Forum Moderators: phranque
I would instead think that your problem is more of a cpu limitation as your scipts grab from the database and process the output. If you are dynamically constructing each page for each request, the biggest performance boost you can probably get is caching some of your dynamic pages. That is generating a static version and refreshing it every so often.
Choice of refresh time would vary depending on how complex your page are, number of visitors, and how often the underlying data changes.
This approach gives you a lot of flexability - not just in refesh time but also in choosing which sections of your site to cache.
I don't know precisely why it helped, but I have two theories:
1. The server was reaching the limit of the simultaneous HTTP requests it could handle.
2. The server was reaching a limit on bandwidth used during some period of time, and the ISP was throttling it down.
The first thing you should try is adding more RAM to your server - as a general rule, you should try to have more RAM than the size of your database so SQL can load the entire DB into memory (which it will do eventually anyway - commonly mistaken for a memory leak, but it's not) and still have enough RAM available to do everything else. If this is possible, it will cut down on CPU performance too because the DB will be loaded into memory and won't be wasting as much CPU horsepower using swap files.
Second thing that will help - convert everything you can to stored procedures. It will run more efficiently, and that = faster.
Take a look at your table structure and make sure you're using the most suitable data type for each field. Use numbers vs. text whenever possible (including varchar/nvarchar) because those will take up more space in the DB and and take longer to search than numbers do.
Also make sure you're doing all of the little things like closing your database connection, trimming requests before they're sent to SQL server, and that you're running the latest ODBC drivers to connect to the data.
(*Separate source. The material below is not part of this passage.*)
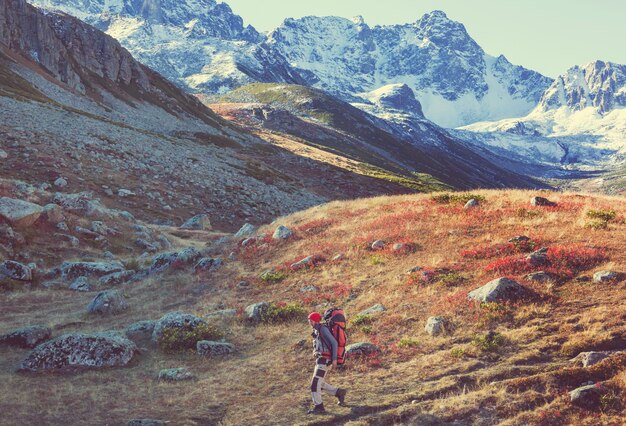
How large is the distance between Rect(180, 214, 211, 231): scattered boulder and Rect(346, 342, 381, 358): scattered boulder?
2833 centimetres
There are so many little things you can do to SQL to increase performance. I currently run a database that's about 8 GB in size, receives about 300,000 INSERT statements a day, and is constantly being accessed to both insert and display data. It runs just as well now with hundreds of millions of records in the DB as it did when I had 10 records, and that's just a dual 800 Mhz machine.
Serving every request grabs an Apache instance from the pool and keeps it busy until the last byte is sent to the user. Spending server instances fully loaded with PHP/mod_perl/whatnot on serving static content is a giant waste of memory that could otherwise be spent on larger disk cache and database buffers. And having cache and buffers large enought is often critical for good performance of DB-driven web apps.